In the summer of 1946, the good people of Portland were putting the big war behind them and settling in for some serious baby booming. And when the first students of the new college Vanport Extension Center wanted to swing, they got their kicks with music.
It was a cooler age, and the music was cooler too. Lovers got their music fix with Louie and Ella’s duets or Dizzy Gillespie’s bebop jazz. Crooners Frank Sinatra and Perry Como swooned audiences with lovesick lyrics and the big band sounds of Count Basie. Things moved at a different pace.
When the students of post-World War II wanted to hear their favorite songs, their options were more limited than today. A personal playlist was a stack of 12” records, and the jukebox was top-of-the-line technology. Music was a luxury, and the nearest AM/FM radio was your best bet to hear some swingin’ sounds.
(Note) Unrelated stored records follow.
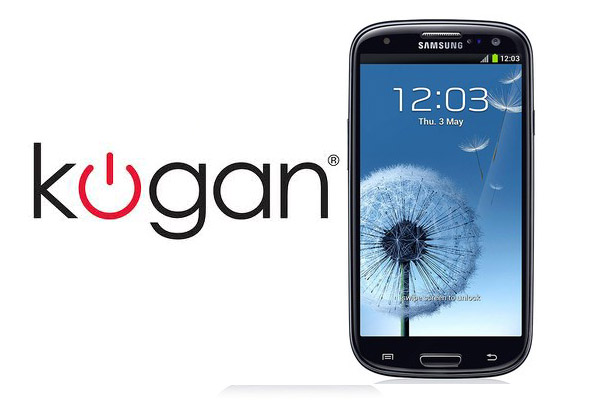 Kogan now selling 4G compatible Samsung Galaxy S III for $749 (Updated)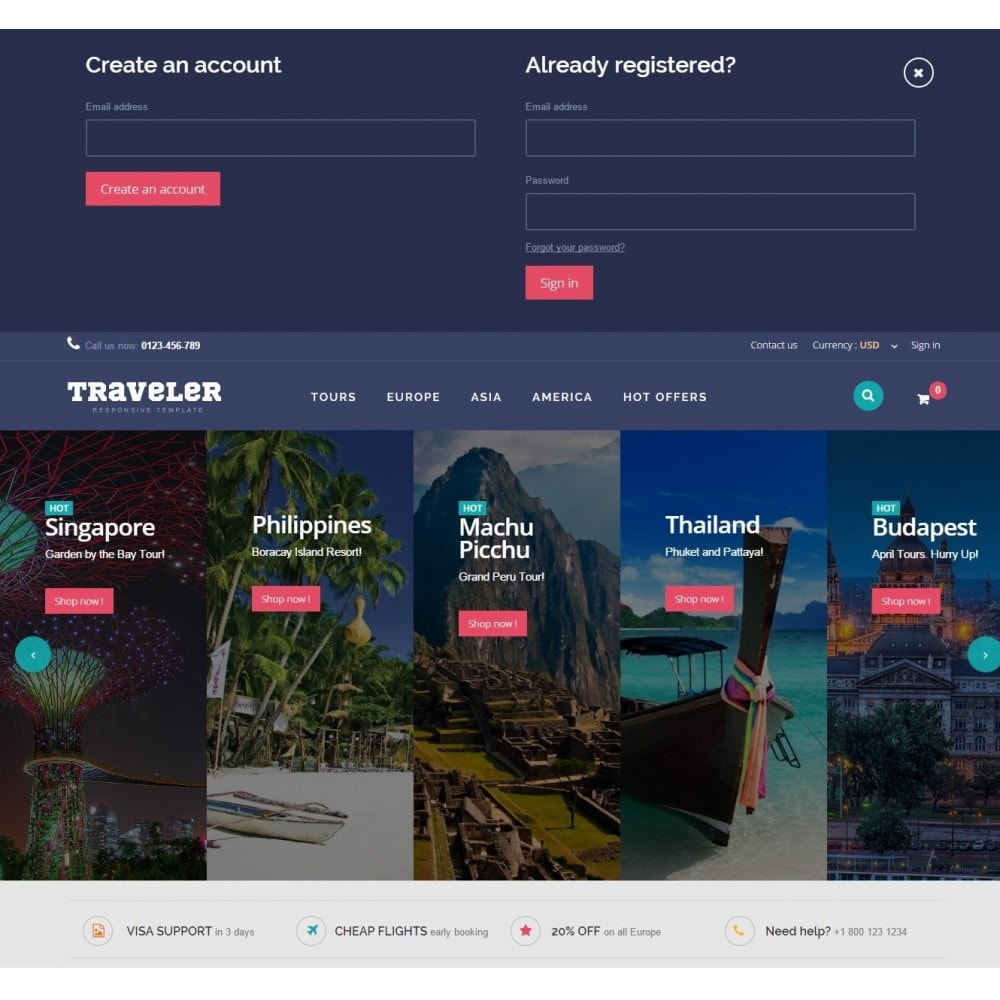 theme - Спорт и Путешествия - Traveler Prestashop 1.6 Responsive Theme - 5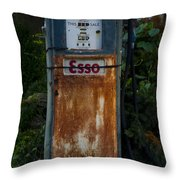 Esso Gas Pump Throw Pillow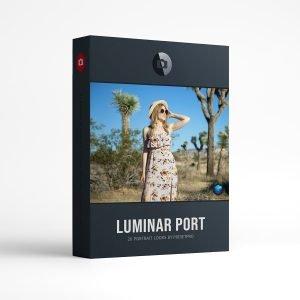 Luminar Portrait Looks by Presetpro.com
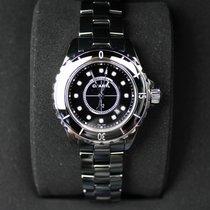 Chanel J12 33MM Q CER NE/CER NE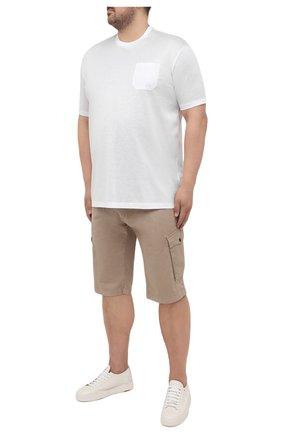 Мужская хлопковая футболка PAUL&SHARK белого цвета, арт. C0P1011/C00/3XL-6XL | Фото 2 (Рукава: Короткие; Материал внешний: Хлопок; Принт: Без принта; Длина (для топов): Удлиненные)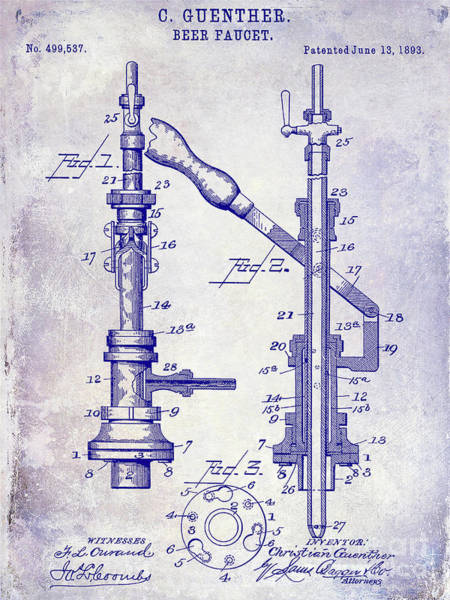 Wall Art - Photograph - 1893 Beer Faucet Patent Blueprint by Jon Neidert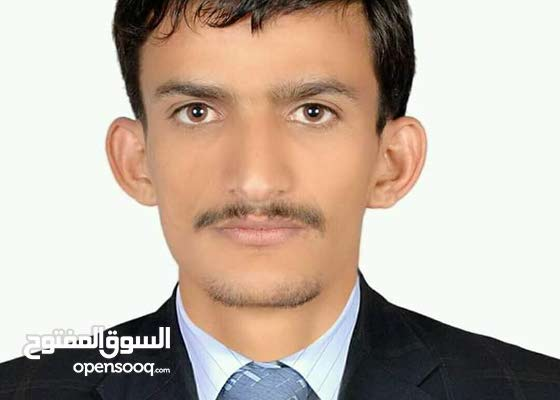 I search for job but I Don't have permission from Saudi specialized health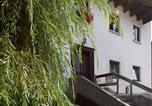 Location vacances Flirsch - Haus Sigl-3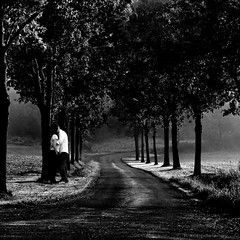 A Love Affair (h.koppdelaney) Tags: life road trees white black art love digital photoshop drive dangerous alley hug kiss view symbol amor picture philosophy lovers eros amour mind romantic motivation metaphor affair liebe psyche unconscious kuss symbolism psychology archetype umarmung fateful liebespaar koppdelaney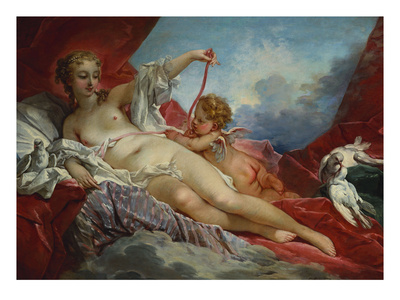 Venus and Cupid Premium Giclee Print by Francois Boucher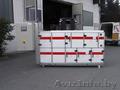 Вентиляционные установки для бассейнов AquaVent марки Frivent (Австрия).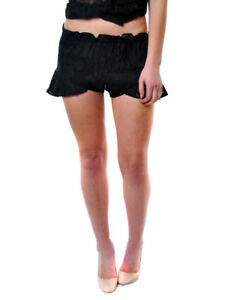 Pina donna Love Lemons da Black Rrp Bcf65 For £ 178 Flower Taglia Shorts Colada S wtYqcAp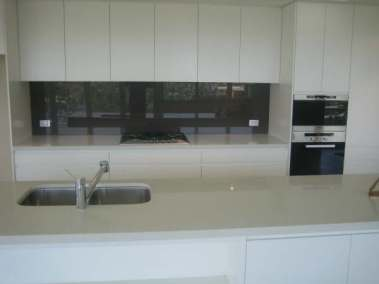Plumbers Sydney: ANU Plumbing Sydney - Previous work kitchen 1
Vinyl records kicked wax to the curb, and the phonograph player became an affordable household appliance. The average household in the 1940s had its own radio and possibly even a record player, but they probably ran on toaster-sized batteries, as many homes weren’t yet wired for electricity. The Golden Age of Radio began to subside as stereo sound debuted in movie theaters.
You could play the jukebox at a juke joint, but nobody dug a drugstore cowboy pitching lines to all the gals with nice gams. If those squares tried to give you the what fer, you’d tell ‘em not to flip their wig. Applesauce!
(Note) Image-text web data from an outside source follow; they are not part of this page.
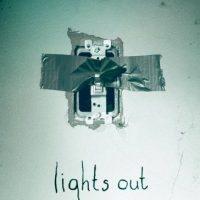 Cuando las luces se apagan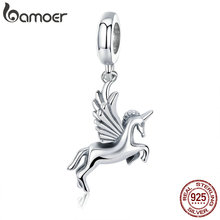 Buy BAMOER Authentic 100% 925 Sterling Silver Trendy Memory Charm Pendant fit Women charm Bracelet DIY Jewelry Making SCC704 for $4.63 in AliExpress store
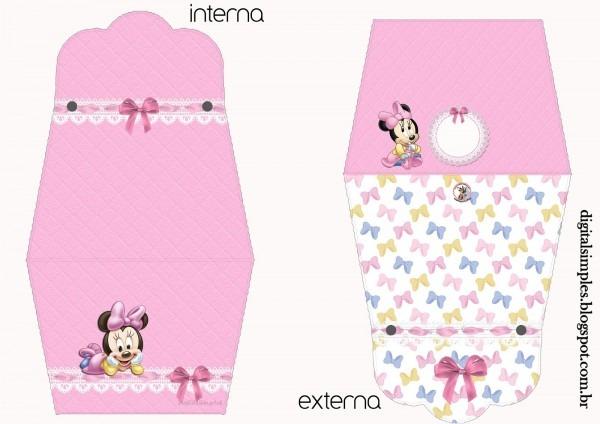 Kit de personalizados  minnie mouse baby  para imprimir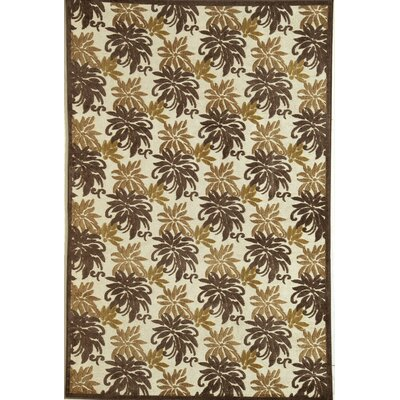 Rugs America Salerno Chocolate Palms Rug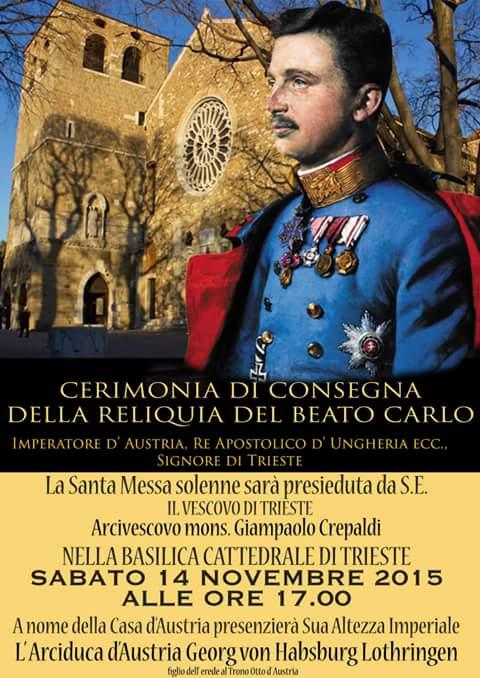 14 Novembre a Trieste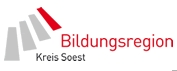 bildungsregion soest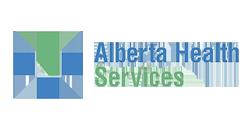 AlbertaHealth_logo_small_NexTechARsolutions_client_250x130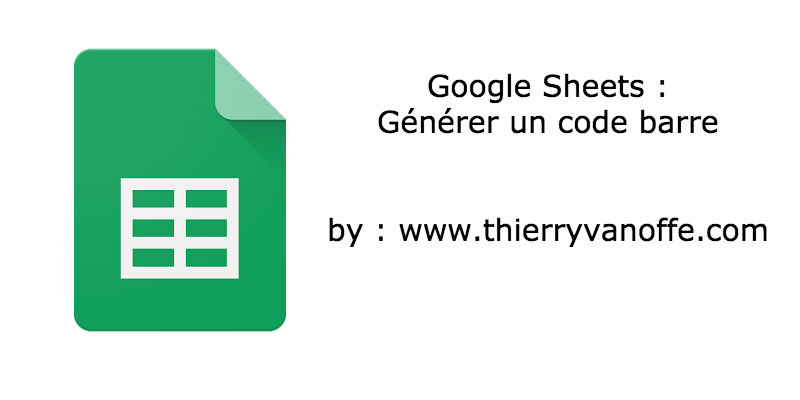 code barre google sheets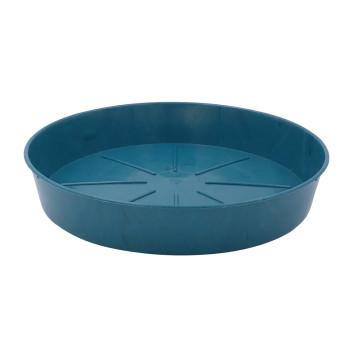 Bain/mangeoire 20 cm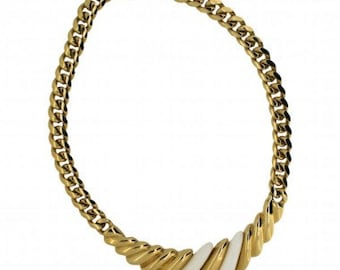 1980's Gold Tone and White Classic Vintage Necklace
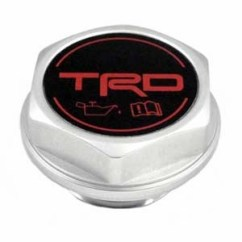 Toyota Yaris 2017 Trd Parts All New Sportivo The Best 2006 Oil Cap From Brandsport Auto Billet Aluminum W Logo Threaded Screw In Style Genuine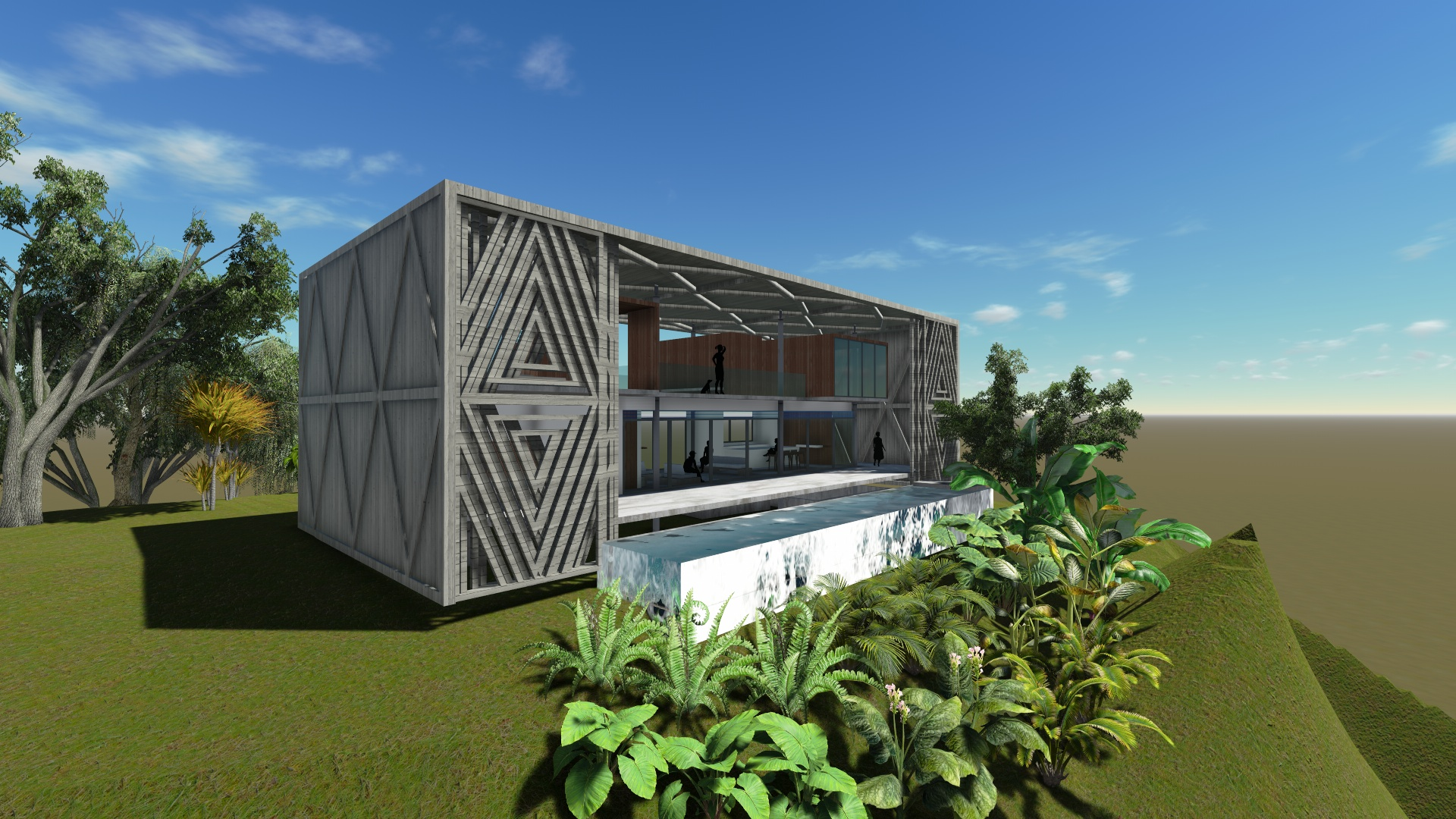 Finding the perfect shade angle for a tropical modern for Find the perfect house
The top five Billboard songs of 1946:
“Prisoner of Love” by Perry Como
“To Each His Own” by Eddy Howard
“The Gypsy” by The Ink Spots
“Five Minutes More” by Frank Sinatra
“Rumors are Flying” by Frankie Carle
Jump ahead 35 years. Half way between 1946 and 2016 is 1981. Gnarly!
MTV was launched into orbit this year, changing the face of commercial music forever. The first video ever aired claimed, “Video killed the radio star,” but guitars still riffed, and Van Halen made no videos for Fair Warning.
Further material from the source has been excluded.